Systemic factors associated with intraocular pressure among subjects in a health examination program in Japan.

BACKGROUND: To elucidate the possible effect of various systemic factors on intraocular pressure (IOP) using a dataset from a health examination program database in Japan.
METHODS: This cross-sectional study included 1569 subjects selected from the 2287 subjects who comprised the database. Various systemic parameters including age, sex, height, body weight, waist circumference, percent body fat, blood pressure (BP), pulse rate, body mass index, 28 blood examination values, intimal medial thicknesses of both carotid arteries, and intraocular pressure (IOP) values measured by non-contact tonometry in both eyes were collected. The possible correlation between the IOP and other parameters was assessed initially by univariate analyses followed by multivariate analyses.
RESULTS: Stepwise multivariate analyses, which included all parameters extracted by the univariate analyses (p<0.1) and sex, identified the same six parameters as indicators of the IOP values for each right and left IOP model.
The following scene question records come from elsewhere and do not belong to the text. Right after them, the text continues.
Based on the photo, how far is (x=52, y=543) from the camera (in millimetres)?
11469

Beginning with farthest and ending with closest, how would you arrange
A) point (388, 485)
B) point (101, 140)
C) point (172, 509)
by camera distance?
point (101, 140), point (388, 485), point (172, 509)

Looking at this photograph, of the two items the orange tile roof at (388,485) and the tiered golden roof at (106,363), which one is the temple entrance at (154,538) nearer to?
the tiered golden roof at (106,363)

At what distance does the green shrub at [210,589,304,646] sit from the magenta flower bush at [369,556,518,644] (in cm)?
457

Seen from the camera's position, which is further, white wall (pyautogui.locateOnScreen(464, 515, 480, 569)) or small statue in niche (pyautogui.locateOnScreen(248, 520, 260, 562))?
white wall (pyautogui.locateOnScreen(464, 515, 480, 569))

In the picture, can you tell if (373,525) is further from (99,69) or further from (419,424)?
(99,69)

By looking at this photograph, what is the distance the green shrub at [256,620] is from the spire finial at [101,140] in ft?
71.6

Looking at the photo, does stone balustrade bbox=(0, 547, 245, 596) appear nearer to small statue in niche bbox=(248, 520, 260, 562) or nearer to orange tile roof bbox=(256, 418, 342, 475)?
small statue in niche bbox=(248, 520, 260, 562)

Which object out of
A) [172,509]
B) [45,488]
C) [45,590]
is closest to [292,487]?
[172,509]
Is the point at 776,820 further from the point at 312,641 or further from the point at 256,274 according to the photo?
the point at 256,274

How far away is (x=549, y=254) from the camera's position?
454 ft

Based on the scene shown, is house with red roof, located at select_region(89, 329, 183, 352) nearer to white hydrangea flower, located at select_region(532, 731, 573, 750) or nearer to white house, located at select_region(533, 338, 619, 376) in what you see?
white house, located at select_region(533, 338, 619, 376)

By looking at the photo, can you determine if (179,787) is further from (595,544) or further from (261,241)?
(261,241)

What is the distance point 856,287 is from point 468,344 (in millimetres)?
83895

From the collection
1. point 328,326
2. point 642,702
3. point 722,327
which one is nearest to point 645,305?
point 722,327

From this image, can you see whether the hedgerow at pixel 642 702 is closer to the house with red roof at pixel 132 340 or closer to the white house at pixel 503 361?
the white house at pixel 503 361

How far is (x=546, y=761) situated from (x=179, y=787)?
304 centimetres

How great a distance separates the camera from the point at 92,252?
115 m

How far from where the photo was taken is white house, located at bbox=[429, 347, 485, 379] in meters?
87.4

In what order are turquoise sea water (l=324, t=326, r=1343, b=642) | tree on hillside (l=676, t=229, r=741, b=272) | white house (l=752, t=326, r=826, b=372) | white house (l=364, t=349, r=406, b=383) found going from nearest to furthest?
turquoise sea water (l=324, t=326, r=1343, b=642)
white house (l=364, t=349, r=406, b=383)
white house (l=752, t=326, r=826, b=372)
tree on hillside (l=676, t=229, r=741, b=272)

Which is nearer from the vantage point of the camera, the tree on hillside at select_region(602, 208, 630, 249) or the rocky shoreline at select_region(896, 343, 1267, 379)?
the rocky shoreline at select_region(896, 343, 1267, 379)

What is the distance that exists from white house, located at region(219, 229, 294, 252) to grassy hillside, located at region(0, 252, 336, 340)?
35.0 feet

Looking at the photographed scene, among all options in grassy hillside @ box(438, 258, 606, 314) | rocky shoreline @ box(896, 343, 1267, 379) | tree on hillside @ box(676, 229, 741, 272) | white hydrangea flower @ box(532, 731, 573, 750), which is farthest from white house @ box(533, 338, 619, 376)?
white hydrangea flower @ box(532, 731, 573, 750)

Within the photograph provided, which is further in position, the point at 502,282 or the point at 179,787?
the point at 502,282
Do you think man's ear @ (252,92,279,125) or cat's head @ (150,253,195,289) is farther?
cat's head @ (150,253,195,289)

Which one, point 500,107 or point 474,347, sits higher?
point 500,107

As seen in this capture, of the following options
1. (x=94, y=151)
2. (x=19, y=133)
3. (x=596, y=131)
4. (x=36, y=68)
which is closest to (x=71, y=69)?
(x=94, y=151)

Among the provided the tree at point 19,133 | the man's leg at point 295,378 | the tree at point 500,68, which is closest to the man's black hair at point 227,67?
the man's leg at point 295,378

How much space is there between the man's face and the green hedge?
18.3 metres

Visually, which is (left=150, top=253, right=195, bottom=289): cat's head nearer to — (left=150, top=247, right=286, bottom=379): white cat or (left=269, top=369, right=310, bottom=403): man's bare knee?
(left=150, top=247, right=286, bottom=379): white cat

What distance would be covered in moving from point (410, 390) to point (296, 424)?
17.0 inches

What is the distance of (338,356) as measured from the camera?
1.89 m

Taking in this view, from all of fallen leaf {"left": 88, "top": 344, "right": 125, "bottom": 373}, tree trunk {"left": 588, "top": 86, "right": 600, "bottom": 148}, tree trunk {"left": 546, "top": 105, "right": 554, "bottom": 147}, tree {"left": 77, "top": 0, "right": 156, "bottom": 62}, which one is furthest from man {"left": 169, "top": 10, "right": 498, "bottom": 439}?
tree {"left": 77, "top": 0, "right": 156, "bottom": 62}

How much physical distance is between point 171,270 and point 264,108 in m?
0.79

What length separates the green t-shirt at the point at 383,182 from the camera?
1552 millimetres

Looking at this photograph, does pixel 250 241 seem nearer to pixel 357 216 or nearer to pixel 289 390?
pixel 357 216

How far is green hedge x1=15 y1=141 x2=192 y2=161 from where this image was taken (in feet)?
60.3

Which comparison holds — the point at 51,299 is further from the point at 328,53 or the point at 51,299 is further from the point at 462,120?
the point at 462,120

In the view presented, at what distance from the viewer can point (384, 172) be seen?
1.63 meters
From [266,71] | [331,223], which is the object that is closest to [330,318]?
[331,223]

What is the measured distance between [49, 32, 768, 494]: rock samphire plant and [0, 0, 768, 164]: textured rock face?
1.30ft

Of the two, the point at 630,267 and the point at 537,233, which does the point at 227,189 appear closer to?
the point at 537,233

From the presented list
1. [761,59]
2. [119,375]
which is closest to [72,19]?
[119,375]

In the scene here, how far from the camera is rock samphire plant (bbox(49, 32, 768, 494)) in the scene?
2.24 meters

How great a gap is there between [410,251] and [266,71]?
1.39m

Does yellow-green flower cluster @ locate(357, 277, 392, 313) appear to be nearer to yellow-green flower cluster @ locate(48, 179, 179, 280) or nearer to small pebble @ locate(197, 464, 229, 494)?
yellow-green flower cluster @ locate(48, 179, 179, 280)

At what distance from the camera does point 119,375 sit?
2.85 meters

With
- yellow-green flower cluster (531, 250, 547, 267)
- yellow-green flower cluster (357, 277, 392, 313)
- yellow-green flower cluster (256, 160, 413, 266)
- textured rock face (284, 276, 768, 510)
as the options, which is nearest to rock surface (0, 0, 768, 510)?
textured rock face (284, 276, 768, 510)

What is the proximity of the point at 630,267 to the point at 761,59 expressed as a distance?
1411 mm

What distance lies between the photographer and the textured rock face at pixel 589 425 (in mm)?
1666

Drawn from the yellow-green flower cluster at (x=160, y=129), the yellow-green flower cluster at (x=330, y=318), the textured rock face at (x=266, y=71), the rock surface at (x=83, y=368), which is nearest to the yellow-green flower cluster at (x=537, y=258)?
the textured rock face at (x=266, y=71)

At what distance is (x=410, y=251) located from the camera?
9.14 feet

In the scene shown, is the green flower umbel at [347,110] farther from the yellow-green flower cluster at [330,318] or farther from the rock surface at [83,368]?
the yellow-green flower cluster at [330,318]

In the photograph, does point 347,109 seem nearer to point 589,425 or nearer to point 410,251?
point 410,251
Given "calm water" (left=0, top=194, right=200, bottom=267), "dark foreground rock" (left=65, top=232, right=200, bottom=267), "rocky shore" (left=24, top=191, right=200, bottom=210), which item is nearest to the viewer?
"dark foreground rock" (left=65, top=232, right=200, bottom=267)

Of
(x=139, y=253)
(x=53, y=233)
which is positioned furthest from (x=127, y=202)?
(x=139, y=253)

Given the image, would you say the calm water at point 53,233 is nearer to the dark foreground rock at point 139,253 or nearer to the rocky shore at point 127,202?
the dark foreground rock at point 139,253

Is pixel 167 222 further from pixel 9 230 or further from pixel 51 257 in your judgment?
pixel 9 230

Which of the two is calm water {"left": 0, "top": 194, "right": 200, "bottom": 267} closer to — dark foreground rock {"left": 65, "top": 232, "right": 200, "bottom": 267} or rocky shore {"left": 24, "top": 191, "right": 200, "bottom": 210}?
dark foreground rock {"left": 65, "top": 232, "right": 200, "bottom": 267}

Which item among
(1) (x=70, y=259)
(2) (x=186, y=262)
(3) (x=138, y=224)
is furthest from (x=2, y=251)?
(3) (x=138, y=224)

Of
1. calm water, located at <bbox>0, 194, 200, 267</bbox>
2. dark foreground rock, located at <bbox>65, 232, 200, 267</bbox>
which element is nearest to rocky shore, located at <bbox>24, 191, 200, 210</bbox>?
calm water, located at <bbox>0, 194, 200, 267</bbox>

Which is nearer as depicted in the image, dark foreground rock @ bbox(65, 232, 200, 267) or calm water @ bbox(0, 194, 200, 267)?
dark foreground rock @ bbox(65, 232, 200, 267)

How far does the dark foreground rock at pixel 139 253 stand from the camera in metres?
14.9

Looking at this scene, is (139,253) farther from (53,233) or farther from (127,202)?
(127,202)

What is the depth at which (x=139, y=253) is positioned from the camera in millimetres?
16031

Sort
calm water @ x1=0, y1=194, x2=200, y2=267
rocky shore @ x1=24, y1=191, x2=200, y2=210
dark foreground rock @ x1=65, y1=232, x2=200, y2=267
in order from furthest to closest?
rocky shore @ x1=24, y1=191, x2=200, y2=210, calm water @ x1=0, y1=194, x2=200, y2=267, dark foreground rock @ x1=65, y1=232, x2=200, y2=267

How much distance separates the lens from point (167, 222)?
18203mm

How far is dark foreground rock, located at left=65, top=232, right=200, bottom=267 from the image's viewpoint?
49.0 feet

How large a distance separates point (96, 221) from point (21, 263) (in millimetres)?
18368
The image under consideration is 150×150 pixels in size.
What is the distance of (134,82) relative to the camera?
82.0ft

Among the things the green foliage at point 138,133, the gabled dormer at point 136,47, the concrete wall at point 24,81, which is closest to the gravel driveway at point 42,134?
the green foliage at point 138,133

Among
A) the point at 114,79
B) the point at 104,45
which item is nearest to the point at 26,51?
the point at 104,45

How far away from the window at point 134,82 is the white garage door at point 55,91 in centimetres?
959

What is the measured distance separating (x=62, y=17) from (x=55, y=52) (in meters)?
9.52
Among the parameters, age (r = -0.05 and -0.04/year for right and left IOPs, respectively) was associated negatively and the percent body fat (r = 0.06 and 0.05/%), systolic BP (r = 0.02 and 0.03/mmHg), pulse rate (r = 0.03 and 0.03/counts/minutes), albumin (r = 1.12 and 1.00/g/dL), and hemoglobin A1c (r = 0.38 and 0.44/%) were associated positively with the IOP in each eye.
CONCLUSIONS: Older age was associated with low IOP, while factors reflecting the metabolic syndrome were associated with high IOP in our study population.

Introduction

Intraocular pressure (IOP) is the only treatable risk factor of glaucoma, which is one of the world’s leading causes of irreversible blindness [1]. IOP is maintained primarily by the balance between the rates of aqueous humor production by the ciliary body and aqueous outflow via Schlemm’s canal and uveoscleral tissues that drain into the veins; thus, the episcleral vein and intraorbital tissue pressures are involved in the maintenance of IOP [2]. Previous studies have suggested that some local factors, such as resistance of the trabecular meshwork and juxtacanalicular connective tissues, are the major determinants of IOP [3,4]. However, the exogenous effects on the glaucoma [5,6] or IOP [7] by various systemic factors, lifestyle, and diet also have been suggested recently to be contributors.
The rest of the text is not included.